## WHAT THE TASK ASKS
In the listing below, find each line that holds "Zealand" and list it.

____

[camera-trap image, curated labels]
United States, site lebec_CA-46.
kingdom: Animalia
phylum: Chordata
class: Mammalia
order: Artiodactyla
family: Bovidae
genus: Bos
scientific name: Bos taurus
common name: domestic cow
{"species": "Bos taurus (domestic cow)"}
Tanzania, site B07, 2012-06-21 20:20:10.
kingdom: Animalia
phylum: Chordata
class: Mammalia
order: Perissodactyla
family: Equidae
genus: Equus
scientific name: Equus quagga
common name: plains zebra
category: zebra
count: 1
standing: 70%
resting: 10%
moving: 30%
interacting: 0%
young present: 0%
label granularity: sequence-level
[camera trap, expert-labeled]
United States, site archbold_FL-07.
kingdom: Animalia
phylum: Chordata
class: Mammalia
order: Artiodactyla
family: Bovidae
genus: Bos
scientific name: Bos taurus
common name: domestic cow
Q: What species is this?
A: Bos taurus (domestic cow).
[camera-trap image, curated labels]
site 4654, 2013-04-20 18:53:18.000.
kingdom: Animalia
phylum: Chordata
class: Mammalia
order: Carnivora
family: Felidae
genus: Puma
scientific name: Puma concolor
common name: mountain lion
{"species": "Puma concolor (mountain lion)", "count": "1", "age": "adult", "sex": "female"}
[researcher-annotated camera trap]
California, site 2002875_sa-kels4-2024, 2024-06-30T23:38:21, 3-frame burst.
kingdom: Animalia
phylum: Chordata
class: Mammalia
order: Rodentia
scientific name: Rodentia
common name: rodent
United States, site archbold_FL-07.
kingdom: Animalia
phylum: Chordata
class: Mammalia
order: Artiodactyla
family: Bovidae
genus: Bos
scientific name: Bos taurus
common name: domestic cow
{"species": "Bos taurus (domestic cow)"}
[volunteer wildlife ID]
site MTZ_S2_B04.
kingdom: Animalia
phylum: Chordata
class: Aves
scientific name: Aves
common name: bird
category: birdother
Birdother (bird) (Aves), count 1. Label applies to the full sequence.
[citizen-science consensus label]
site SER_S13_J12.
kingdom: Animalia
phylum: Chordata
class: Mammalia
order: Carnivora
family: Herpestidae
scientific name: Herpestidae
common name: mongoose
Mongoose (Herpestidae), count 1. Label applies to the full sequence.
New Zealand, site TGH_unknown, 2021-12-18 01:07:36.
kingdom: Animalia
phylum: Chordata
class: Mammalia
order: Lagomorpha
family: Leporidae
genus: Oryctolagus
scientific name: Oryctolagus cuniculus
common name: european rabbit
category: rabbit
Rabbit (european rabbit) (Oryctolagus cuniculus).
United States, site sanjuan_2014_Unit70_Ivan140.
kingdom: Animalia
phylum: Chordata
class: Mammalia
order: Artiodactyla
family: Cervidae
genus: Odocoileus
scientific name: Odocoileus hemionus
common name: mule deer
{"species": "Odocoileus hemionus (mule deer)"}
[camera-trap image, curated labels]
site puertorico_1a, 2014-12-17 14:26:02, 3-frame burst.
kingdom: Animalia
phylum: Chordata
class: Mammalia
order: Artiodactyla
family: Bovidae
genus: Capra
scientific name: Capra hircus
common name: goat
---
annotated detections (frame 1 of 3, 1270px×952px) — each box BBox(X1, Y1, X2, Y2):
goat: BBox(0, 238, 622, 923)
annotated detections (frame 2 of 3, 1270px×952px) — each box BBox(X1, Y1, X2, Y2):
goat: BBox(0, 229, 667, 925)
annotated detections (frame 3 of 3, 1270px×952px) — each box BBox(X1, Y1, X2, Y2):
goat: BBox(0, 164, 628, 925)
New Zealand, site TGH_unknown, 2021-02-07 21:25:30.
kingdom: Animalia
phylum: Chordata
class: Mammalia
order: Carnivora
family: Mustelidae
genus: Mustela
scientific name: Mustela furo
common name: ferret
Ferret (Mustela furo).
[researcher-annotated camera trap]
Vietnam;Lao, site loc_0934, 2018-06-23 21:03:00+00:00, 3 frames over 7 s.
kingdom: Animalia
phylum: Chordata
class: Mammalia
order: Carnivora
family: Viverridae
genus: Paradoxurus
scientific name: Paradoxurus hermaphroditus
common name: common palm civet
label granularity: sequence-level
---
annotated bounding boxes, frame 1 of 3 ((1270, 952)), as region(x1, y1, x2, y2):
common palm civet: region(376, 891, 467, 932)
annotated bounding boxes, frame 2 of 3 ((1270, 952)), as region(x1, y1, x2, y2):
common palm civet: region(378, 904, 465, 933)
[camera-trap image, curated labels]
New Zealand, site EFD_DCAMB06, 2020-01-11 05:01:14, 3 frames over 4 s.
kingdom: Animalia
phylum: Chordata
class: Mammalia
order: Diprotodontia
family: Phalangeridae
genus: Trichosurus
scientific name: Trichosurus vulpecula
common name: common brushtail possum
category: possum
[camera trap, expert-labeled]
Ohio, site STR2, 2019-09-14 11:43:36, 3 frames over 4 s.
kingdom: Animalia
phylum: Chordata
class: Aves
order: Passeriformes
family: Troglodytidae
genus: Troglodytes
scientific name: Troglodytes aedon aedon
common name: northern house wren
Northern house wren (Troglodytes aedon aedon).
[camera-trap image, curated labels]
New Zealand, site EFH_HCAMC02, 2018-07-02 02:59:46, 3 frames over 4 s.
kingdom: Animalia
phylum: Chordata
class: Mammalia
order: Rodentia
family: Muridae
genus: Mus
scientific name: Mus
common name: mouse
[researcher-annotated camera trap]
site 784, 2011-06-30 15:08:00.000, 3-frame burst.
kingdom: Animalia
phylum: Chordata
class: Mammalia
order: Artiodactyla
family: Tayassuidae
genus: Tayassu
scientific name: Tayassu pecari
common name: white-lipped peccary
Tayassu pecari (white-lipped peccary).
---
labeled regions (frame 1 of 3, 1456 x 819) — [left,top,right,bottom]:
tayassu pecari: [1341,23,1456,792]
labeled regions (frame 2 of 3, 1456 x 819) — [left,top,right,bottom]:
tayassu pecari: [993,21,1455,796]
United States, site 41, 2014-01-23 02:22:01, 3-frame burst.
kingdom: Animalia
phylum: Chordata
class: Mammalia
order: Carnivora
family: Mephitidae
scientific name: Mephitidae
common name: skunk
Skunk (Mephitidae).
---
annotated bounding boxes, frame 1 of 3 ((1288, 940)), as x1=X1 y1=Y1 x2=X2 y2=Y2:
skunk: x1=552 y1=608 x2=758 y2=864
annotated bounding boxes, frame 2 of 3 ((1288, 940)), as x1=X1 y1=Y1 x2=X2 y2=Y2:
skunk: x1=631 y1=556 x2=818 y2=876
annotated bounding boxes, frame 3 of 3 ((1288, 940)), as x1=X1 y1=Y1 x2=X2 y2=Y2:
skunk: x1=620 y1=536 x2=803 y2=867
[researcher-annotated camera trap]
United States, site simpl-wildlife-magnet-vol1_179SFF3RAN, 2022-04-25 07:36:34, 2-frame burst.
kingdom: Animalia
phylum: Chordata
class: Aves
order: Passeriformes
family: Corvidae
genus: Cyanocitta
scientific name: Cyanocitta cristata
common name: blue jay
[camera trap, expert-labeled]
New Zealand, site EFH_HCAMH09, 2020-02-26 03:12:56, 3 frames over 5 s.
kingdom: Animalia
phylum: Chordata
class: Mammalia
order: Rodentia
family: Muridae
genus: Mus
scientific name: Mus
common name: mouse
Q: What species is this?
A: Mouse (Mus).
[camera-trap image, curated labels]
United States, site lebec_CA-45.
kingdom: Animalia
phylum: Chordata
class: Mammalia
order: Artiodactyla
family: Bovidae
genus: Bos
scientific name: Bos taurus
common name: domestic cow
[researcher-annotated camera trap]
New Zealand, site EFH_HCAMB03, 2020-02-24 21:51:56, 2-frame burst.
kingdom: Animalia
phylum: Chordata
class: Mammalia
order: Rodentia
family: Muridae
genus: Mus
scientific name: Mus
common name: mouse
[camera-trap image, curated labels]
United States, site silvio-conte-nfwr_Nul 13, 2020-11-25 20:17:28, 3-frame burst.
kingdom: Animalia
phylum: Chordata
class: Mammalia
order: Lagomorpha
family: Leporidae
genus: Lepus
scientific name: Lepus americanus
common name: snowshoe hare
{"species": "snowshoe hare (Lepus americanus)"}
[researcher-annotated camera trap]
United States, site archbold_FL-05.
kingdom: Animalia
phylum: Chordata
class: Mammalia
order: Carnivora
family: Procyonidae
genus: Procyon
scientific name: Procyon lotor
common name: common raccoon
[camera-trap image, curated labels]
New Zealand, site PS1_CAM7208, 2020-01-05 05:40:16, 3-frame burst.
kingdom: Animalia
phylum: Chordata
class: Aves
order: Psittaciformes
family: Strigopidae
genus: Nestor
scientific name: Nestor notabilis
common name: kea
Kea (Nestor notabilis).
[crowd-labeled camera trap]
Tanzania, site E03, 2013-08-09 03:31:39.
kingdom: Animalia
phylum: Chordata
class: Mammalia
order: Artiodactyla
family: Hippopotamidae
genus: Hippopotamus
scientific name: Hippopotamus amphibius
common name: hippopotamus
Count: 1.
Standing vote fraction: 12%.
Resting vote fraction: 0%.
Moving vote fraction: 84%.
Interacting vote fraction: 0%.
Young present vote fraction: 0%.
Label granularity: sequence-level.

____

## SOLUTION FOR THIS PROBLEM
New Zealand, site TGH_unknown, 2021-12-18 01:07:36.
New Zealand, site TGH_unknown, 2021-02-07 21:25:30.
New Zealand, site EFD_DCAMB06, 2020-01-11 05:01:14, 3 frames over 4 s.
New Zealand, site EFH_HCAMC02, 2018-07-02 02:59:46, 3 frames over 4 s.
New Zealand, site EFH_HCAMH09, 2020-02-26 03:12:56, 3 frames over 5 s.
New Zealand, site EFH_HCAMB03, 2020-02-24 21:51:56, 2-frame burst.
New Zealand, site PS1_CAM7208, 2020-01-05 05:40:16, 3-frame burst.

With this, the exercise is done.